Turkey suspends Israel defence ties over Gaza aid raid

The cruise liner Mavi Marmara is pictured in a shipyard in Istanbul, Turkey, 4 September 2011 Israeli navy commandos intercepted the Mavi Marmara and other ships

Turkish PM Recep Tayyip Erdogan has said his country is suspending all defence ties with Israel.

The move follows the expulsion of Israel's ambassador over its refusal to apologise for the 2010 raid on a flotilla of activists heading for Gaza, in which nine Turks were killed.

A UN report has concluded that Israel used "excessive force" in its raid, but that the naval blockade was legal.

Turkey has vowed to take the case to the International Court of Justice.

Based in The Hague, the ICJ is a permanent UN court set up to rule on state-to-state disputes.

In reality, experts say it is unlikely Turkey will be able to take Israel to the ICJ since, under court rules, Israel would need to give its consent for the action to be heard.

Mr Erdogan said Turkey was "totally suspending" defence ties with Israel, after downgrading diplomatic relations with the country.

"Trade ties, military ties, regarding defence industry ties, we are completely suspending them," he told reporters in Ankara. "This process will be followed by different measures."

Turkey expelled the Israeli ambassador on 2 September and also suspended military co-operation with Israel last week.

Israel has expressed regret for the loss of lives.

But Mr Erdogan described the raid as "savagery" and accused Israel of acting like "a spoiled boy" in the region.

Co-operation

A US state department spokeswoman expressed concern over the row between the two countries, urging them to "de-escalate" their dispute.

"Our emphasis with both the government of Turkey and the government of Israel is to hope that we can de-escalate, we can defuse, and we can get them back to talking about improving their relationship," Agence France Presse quoted spokeswoman Victoria Nuland as saying.

The two countries have had substantial military co-operation during the past two decades, but that has decreased in recent years, says the BBC's Jonathan Head in Istanbul.

If there were any doubts about Turkey's attitude to its once-lucrative defence arrangements with Israel, Mr Erdogan has dispelled them, he says.

However, most of the deals with Israeli companies, like the upgrading of Turkey's US-made jets and tanks, have already been completed.

The last of 10 advanced drones, or unmanned aircraft, have been delivered, and Turkey does not plan to buy any more. But it may still need Israeli technical assistance to operate those drones, which play an important role in the war against Kurdish insurgents, adds our correspondent.

Turkey's manufacture of Israeli-designed armoured vehicles - essential equipment for the soldiers fighting in the south-east - could also be affected.

In the past, the Turkish armed forces might have been able to stop such a break in relations with their Israeli counterparts.

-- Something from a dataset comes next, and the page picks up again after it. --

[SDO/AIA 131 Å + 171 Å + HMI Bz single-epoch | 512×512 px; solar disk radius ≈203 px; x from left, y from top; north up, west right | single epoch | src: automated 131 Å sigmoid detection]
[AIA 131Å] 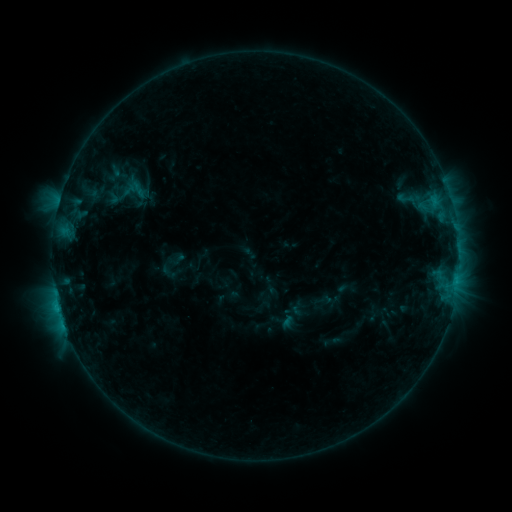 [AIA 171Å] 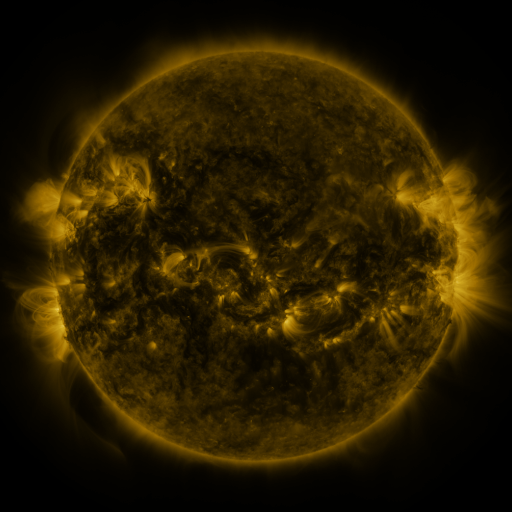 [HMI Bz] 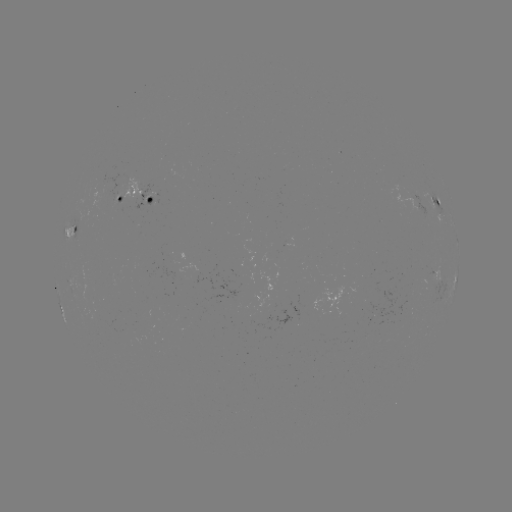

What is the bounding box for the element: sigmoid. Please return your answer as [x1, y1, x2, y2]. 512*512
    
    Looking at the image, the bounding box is [393, 187, 418, 210].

But this year, the generals are for the first time firmly under the thumb of a civilian government, which is determined to show its displeasure with Israel, says our correspondent.

'Unreasonable' force

The nine pro-Palestinian activists who died were on board the Turkish-flagged ship, Mavi Marmara, when it was intercepted by the Israeli navy in international waters as it sailed towards Gaza's coast on 31 May 2010.

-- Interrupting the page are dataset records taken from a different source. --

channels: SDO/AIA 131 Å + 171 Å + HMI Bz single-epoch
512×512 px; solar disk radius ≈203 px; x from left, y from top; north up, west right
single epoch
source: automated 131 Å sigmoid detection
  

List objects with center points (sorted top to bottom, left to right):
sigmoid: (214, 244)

At the time, the Israeli military said its commandos fired live rounds only after being attacked with clubs, knives and guns. But activists on board said the commandos started shooting as soon as they hit the deck.

The UN inquiry found Israel's naval blockade had been "imposed as a legitimate security measure in order to prevent weapons from entering Gaza by sea and its implementation complied with the requirements of international law".

It said Israeli troops had faced "significant, organised and violent resistance from a group of passengers" and were therefore required to use force for their own protection.

But it also said Israel's decision to board the vessels "with such substantial force at a great distance from the blockade zone and with no final warning immediately prior to the boarding was excessive and unreasonable".

The report noted "forensic evidence showing that most of the deceased were shot multiple times, including in the back, or at close range".